Torre Mimosa es la finca que el tío Alfredo le regaló a Jojó cuando enviudó y donde ella organiza los veranos más canallas de la costa.
El sábado, después de comer, Martín me invitó a dar un paseo por la playa. Era una buena manera de ir mentalizándome antes de encontrarlo por la noche en mi habitación.
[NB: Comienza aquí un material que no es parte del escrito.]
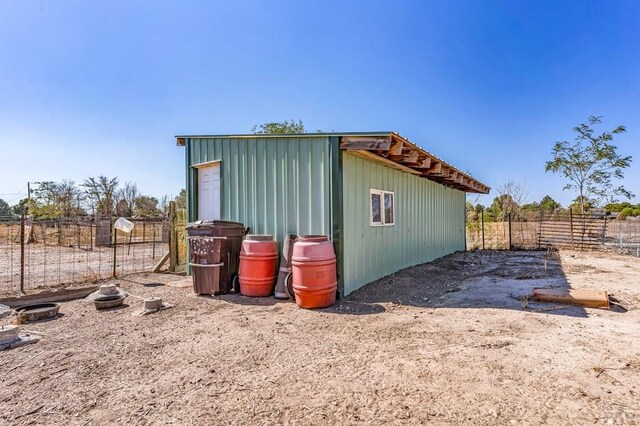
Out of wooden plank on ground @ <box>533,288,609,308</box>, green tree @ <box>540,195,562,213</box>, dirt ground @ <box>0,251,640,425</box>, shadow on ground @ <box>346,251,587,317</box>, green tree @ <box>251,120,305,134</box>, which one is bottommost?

Hubo mucha tensión al principio; dar con un tema de conversación fue bastante forzado hasta que el deporte se presentó como la opción que nunca falla y no se le daba nada mal jugar a baloncesto. 
Hasta que ocurrió lo inesperado.
Oímos ruidos, una especie de gemidos entrecortados, rápidos, animalados. Martín, experto en avistar fenómenos silvestres, me tomó de la mano y se puso el dedo índice cruzando los labios en señal de silencio. Bordeamos la cala unos metros, agazapados tras la vegetación hasta que conseguimos un plano completo de la escena.
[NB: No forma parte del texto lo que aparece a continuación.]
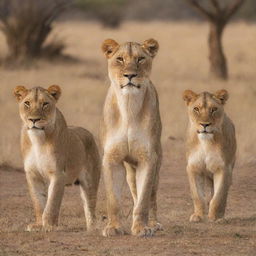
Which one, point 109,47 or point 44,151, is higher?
point 109,47

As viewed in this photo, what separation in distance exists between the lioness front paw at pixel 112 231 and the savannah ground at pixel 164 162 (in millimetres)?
51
Primero vimos la cabeza rapada de un hombre sentado sobre una piedra, el torso desnudo con los hombros y el cuello cubiertos con tatuajes de colores que miraba al cielo con los párpados cerrados; entre sus muslos, la cabeza rubia de un jovencito se movía de arriba a abajo, cada vez más rápido, impulsada por las manos llenas de anillos del tatuado que jadeaba desinhibido, ignorando nuestra presencia.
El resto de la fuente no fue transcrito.